Hydrogen peroxide has the ability to kill or inactivate bacteria, viruses, spores, yeast and fungi. A list of brand name sterilants and disinfectants cleared by the U.S. Food and Drug Administration that contain 1% to 7.5% hydrogen peroxide can be found on the FDA’s website.
Commercially available 3% hydrogen peroxide is stable and effective for disinfecting a wide variety of surfaces. Contrary to bleach, hydrogen peroxide is molecularly very similar to water — it just has an additional oxygen atom — so it doesn’t produce any dangerous compounds when breaking down. Its inherent safety (provided you don’t drink it) makes it an excellent choice for home sanitation.
An even better alternative is accelerated hydrogen peroxide (AHP), sold under the brand name Rescue and some others. Compared to pharmaceutical grade 3% hydrogen peroxide, AHP works much faster, so you don’t need to wet the surface for as long. AHP can kill viruses in as little as 30 seconds.

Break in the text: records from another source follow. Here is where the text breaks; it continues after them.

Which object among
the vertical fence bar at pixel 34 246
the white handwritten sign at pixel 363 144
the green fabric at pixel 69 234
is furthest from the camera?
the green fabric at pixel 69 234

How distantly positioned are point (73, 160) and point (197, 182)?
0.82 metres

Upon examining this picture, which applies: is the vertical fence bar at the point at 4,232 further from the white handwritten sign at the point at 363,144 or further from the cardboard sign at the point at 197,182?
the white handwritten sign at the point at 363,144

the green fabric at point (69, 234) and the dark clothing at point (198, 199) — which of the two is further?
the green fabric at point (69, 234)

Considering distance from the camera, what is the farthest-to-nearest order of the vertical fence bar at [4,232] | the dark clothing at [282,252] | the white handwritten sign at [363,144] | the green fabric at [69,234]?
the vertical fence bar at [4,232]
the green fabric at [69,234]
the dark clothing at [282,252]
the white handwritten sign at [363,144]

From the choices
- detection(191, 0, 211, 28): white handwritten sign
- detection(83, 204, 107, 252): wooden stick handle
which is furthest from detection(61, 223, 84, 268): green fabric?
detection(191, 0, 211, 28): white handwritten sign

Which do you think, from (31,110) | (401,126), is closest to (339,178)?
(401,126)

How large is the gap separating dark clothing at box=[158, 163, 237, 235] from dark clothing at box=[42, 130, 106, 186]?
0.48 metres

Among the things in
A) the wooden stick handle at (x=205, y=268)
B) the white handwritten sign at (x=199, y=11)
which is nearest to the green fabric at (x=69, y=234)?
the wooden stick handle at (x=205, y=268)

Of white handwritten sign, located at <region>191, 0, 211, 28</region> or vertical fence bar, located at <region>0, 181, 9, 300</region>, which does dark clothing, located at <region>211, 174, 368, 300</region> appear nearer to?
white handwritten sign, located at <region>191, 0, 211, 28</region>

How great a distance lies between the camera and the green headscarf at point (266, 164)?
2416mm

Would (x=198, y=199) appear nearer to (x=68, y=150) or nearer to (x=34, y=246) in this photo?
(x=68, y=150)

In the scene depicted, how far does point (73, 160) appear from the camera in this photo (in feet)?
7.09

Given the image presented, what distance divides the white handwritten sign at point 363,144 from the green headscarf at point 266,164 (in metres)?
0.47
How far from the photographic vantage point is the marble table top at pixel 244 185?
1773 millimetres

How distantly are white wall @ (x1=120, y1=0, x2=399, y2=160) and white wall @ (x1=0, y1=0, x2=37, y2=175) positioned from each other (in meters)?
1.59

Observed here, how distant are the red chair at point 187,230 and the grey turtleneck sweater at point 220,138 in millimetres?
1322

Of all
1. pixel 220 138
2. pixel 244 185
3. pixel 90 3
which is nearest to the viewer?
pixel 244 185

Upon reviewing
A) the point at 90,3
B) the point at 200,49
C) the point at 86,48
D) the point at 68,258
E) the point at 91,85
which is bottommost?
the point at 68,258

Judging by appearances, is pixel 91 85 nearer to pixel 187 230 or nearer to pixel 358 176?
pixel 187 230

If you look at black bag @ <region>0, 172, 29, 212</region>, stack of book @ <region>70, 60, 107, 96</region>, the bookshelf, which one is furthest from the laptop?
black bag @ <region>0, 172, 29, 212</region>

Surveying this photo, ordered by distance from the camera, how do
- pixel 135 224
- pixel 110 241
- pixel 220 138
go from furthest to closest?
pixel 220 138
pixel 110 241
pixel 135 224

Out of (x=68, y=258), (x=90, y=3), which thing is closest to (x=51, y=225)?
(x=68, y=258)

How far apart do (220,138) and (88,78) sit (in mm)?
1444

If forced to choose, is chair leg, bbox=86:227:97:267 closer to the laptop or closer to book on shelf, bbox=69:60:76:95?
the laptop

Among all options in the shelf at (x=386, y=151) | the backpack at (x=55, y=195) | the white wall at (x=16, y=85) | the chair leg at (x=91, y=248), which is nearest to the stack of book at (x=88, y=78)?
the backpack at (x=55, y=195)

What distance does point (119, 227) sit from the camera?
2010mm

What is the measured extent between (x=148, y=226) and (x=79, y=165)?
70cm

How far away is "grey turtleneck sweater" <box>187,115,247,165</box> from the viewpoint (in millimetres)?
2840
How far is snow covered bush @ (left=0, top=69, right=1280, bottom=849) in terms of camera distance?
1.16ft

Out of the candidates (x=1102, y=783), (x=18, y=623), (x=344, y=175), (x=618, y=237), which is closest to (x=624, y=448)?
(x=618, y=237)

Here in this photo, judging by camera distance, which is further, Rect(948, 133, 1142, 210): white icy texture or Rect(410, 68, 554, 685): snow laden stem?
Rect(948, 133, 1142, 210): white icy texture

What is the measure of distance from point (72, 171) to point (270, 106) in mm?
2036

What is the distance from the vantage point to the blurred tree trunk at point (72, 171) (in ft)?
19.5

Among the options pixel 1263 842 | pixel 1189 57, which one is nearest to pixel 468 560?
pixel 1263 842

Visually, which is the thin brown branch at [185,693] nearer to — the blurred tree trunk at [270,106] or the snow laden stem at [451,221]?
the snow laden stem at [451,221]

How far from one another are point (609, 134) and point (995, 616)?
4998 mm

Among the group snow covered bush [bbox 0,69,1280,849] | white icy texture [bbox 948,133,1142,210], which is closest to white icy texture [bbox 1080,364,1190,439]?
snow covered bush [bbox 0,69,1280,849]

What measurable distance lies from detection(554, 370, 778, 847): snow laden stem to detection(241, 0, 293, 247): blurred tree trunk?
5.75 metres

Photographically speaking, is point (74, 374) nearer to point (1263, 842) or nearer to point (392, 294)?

Another common household staple that can be used to disinfect viruses is 10% malt vinegar (made from malted barley grain, which is also used to make beer; a second fermentation turns the ale into vinegar
While 10% malt vinegar appears to be effective enough as a viral disinfectant, distilled white vinegar with an ascetic acid range of 4% to 8% is a rather poor choice, according to Talk CLEAN to Me, a blog by experts in chemical disinfection for infection prevention:29
“… the various organic acid disinfectants … typically lack a broad spectrum of kill compared to higher level disinfectants such as bleach and hydrogen peroxide … You may be thinking ‘Hey, wait! Vinegar and acetic acid have been used for hundreds of years as methods of disinfection and sanitization.’
However, it is important to note that these only show strength against relatively easy to kill organisms such as pseudomonas. There is no current data that concludes that organic acids bolster a broad spectrum of kill.”
In short, white vinegar has a low speed of disinfection (you’d have to leave it on for at least 10 minutes), and kills only the most easily destroyed microbes. That said, you could boost the effectiveness of white vinegar by using it in combination with hydrogen peroxide.